Task instructions:
1. From the Murcia forum thread, copy the stretch from "## ScottieLass (May" through "to answer questions!".
2. Answer these questions using the Murcia forum thread:
(a) In what year did Salonica buy an apartment in Cabo de Palos?
(b) Where in the Murcia region is ScottieLass based?
(c) By what other name does ccm47 say Aguilas is known?

Selected passage:
.....
# Murcia



## Tabitha90 (Apr 8, 2017)

Hello
I'm looking to relocate to the Murcia area from the UK in the future, anyone from that area here? I do visit several times a year and fallen in love with the place. Learning Spanish too. I'm keeping an eye on the Brexit negotiations to see how it may affect ex-pats. 
look forward to hearing from you....
Trish


----------



## Kikie (Nov 7, 2008)

*Did you get any info?*



Tabitha90 said:


> Hello
> I'm looking to relocate to the Murcia area from the UK in the future, anyone from that area here? I do visit several times a year and fallen in love with the place. Learning Spanish too. I'm keeping an eye on the Brexit negotiations to see how it may affect ex-pats.
> look forward to hearing from you....
> Trish


Hi. We're thinking of investigating the Murcia area too. Did you get any responses? Do you have any useful info you could pass on please? Eg pretty, quiet areas, the climate etc etc?


----------



## Blanco53 (Mar 6, 2017)

To get a meaningful response, I think you need to be a little more specific. "Murcia Area" could mean the city itself, Cartagena, Lorca, La Manga, St.Javier, Mazarron and umpteen other places. All very different.


----------



## Kikie (Nov 7, 2008)

*The whole area!*



Blanco53 said:


> To get a meaningful response, I think you need to be a little more specific. "Murcia Area" could mean the city itself, Cartagena, Lorca, La Manga, St.Javier, Mazarron and umpteen other places. All very different.


Personally I do mean the whole area!  We've never been (currently further north) but will be heading down to explore soon and looking for advice as to towns to drive around. Thinking upmarket, quiet, pretty, some greenery around houses, no high rise blocks. Classy! Even little pockets of class. Within 20 to 30 minutes of shops and facilities and 40 minutes of things like top restaurants.


----------



## Salonica (Feb 28, 2014)

Have a look at Cabo de Palos, right next to La Manga, but very different. Small village, but full of life. Very Spanish, no hotels, just apartments and houses. I've been going there for years and finally bought an apartment in 2004. A very special place.


----------



## ScottieLass (May 28, 2017)

Hi
I'm in Murcia region - based outside Lorca in the mountains. LOVE it. Learning Spanish, have a wonderful community of European expats around us even though we are very rural. Happy to answer questions!


----------



## ccm47 (Oct 15, 2013)

You could try looking at Aguilas aka Lorca by the sea. The Isla del Fraile development is definitely upmarket . Follow signs for Calabardina (popular village with German speakers) and its on the right just after Decathlon. Last time I went up was out of season and nobody was on the gate but there is supposed to be a good restaurant up there, make sure you follow the road round to the other side of the hill too. Los Collados is further up the same road but on the left after the aparthotel and has a lot of what you are looking for too but you will need a car or bike or use the bus to do anything more than use the pools or go for a walk.
.....
Data below:
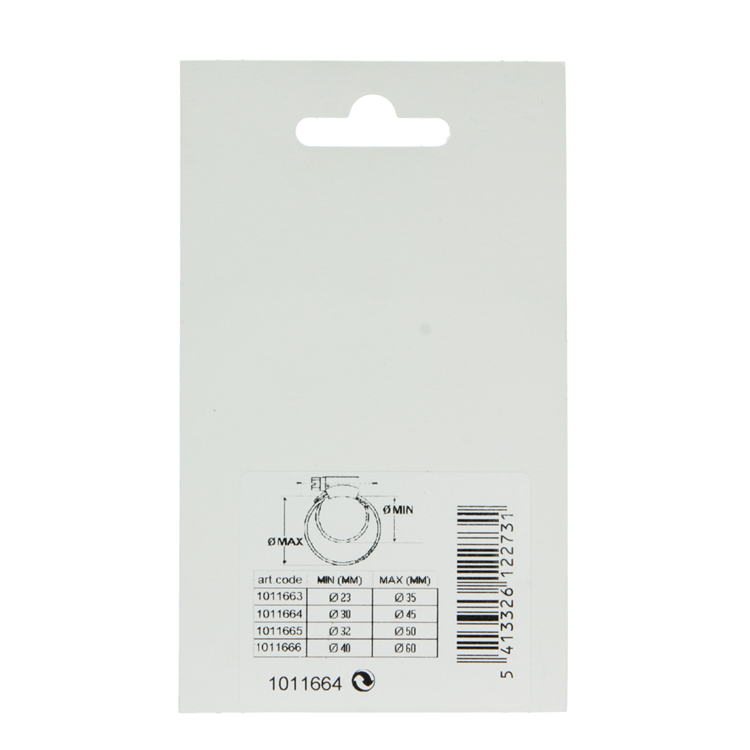 Laden Sie das Bild in Galerie -Viewer, Mack 1011664 - slangklem inox 30-45mm 2st | 12 stuks
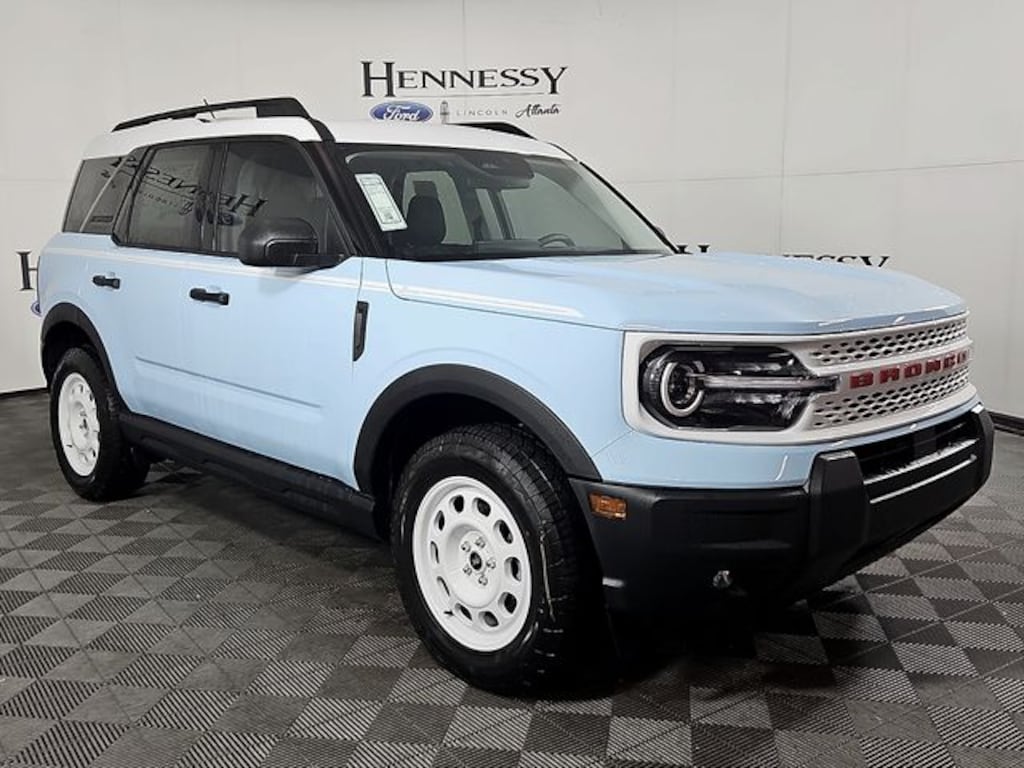 New 2026 Ford Bronco Sport Heritage SUV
.....
Task-by-task solutions:
1.
## ScottieLass (May 28, 2017)

Hi
I'm in Murcia region - based outside Lorca in the mountains. LOVE it. Learning Spanish, have a wonderful community of European expats around us even though we are very rural. Happy to answer questions!

2.
(a) 2004
(b) Outside Lorca, in the mountains
(c) Lorca by the sea